## SOURCE EXTRACT
---------------
Hoda Badran is a woman pioneer of Egypt’s feminist movement. In the interview, she spoke about her academic achievements, and her father’s role in her intellectual development. Hoda earned a bachelor’s degree in sociology from the American University in Cairo in 1957, and a master’s degree in social administration from the University of Louisville in the USA in 1959, before obtaining her doctorate in social welfare from Case Western Reserve University in 1967. Hoda worked as a social worker, and as a department director at the United Nation’s World Blind Organization, in addition to several other posts at different countries, such as the USA and Sri Lanka. Hoda also founded the Alliance for Arab Women (AAW), and the Egyptian Feminist Union (EFU), and took part in various international conferences, among which was the 1995 World Conference on Women in Beijing.
At the age of six, Hoda attended Princess Fawqia School in Banha for four years, and earned the top student prize for graduating primary school with the highest score in al-Qalyubia governorate. Hoda explained that her distinguished academic performance and her attempts to achieve excellence at school were her way of combating the gender discrimination she experienced in her family. She also added that her father’s intellect had a great impact on her academic success. He founded the committee for writing, translation, and publication, in collaboration with Taha Hussein, Ahmed Amin, and others. He was also keen on taking his children on weekly trips to visit the different historical sites. Hoda recounted, “there were literary salons at that time. I still remember the Thursday salon of the committee for writing, translation, and publication. Not all the children attended, but because I was clever, my father used to take me with him. I was seven years old when I started attending these salons. I got to listen to conversations that were beyond my understanding as a child, but I could understand some of what was being discussed. I was so clever. At the age of eight or nine, I felt that above all else, education was very important to people’s lives.”
Upon completing her primary education, Hoda moved with her family to Cairo, and resided in Dareh Saad district. She recalled that she spent most of her time with her brother’s friends, and shared their interests, saying, “I associated with those boys and played with them. They were my elder brother’s friends. When they formed a football team, I was on the team, but they treated my differently. They did not give me a fixed position on the field, like I was less.”
---------------
## RECORDED INFORMATION

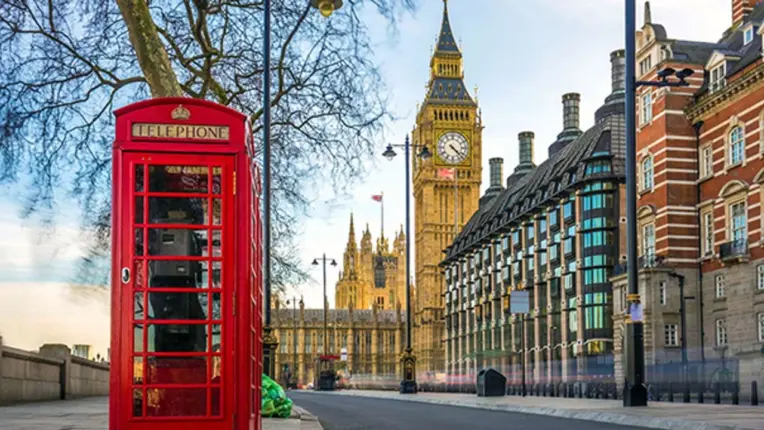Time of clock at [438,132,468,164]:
---------------
Proceed with the interview account of Hoda Badran, picking up after its last sentence. The listing is from a different source than the text about Hoda Badran.

## SOLVED EXERCISE
Hoda attended the Women’s Education Secondary School for six years, then the French Lycée, from which she graduated with excellence. She got married immediately after her school graduation to one of her father’s friends, who passed away shortly after their marriage. Hoda got married at the age of 16, and had her daughter before she turned 18.
Hoda got introduced to Ihsan al-Qousi, the Dean of the Faculty of Social Service, who encouraged Hoda to pursue a university education. Hoda enrolled in the Faculty upon receiving the permission issued by the Ministry of Education, and graduated in the second place nationally. She joined the American University in Cairo after being offered a fellowship, with the help of one of her professors, Dr. Garner. Afterwards, Hoda worked as a social worker in the Women Teachers School in al-Helmeya, and recalled the experience of interacting with girls from various backgrounds, and her close relationship with them.
Hoda managed to earn a job opportunity as a department director at the United Nation’s World Blind Organization, and described this experience saying, “I always believed that life is both chance and effort, together. Towards the end of his life, my father lost his sight. Working with the blind was extremely beneficial to my relationship with him, when I walked with him, when I held his arm. The most basic things made a huge impact. You know, when you hold the blind people and lead them as you walk, they get very upset, but when you put your hand in their hand, when you walk together, they feel empowered, as an equal, because it feels like any two people holding hands. It seems like a small thing.”
Hoda earned a two-year scholarship to study for her master’s degree in the USA. Upon her return, she worked as a Teaching Assistant at the Faculty of Social Education. Following her father’s death, and with the troubles she faced with the Faculty Dean, Hoda applied for an unpaid leave, and opted to travel abroad on an academic mission to the USA to study for her PhD, which she earned in 1967. Hoda recounted that she received a subvention to cover her daughter’s cost of living in the USA with her, yet was compelled to return the money since the subvention was only offered to men.
After returning to Egypt, Hoda started working on her PhD thesis at the Faculty of Social Service, researching the topic of urban development in Shubra al-Khayma. She was commissioned by UNICEF to conduct a study on the status of women in Egypt, Sudan, and Lebanon, after which UNICEF organized the first regional conference on women and development, in cooperation with the Arab League, and UNESCO. The conference resulted in the establishment of the “Women’s Committee” affiliated with the Arab League. Hoda was offered a job at the UNICEF, working on an urban development project in Beirut. She recalled the help she received from the Faculty Dean, who enabled her to obtain a secondment from the Faculty. She had to submit her resignation from her post at the Faculty as a result of the problems she faced due to her desire to receive a pension from the United Nations. However, her resignation was rejected by the University President, who submitted Hoda for review and investigation. She was eventually terminated from her post at the Faculty and denied a quarter of her pension, for what the University considered as underperformance and negligence from her part.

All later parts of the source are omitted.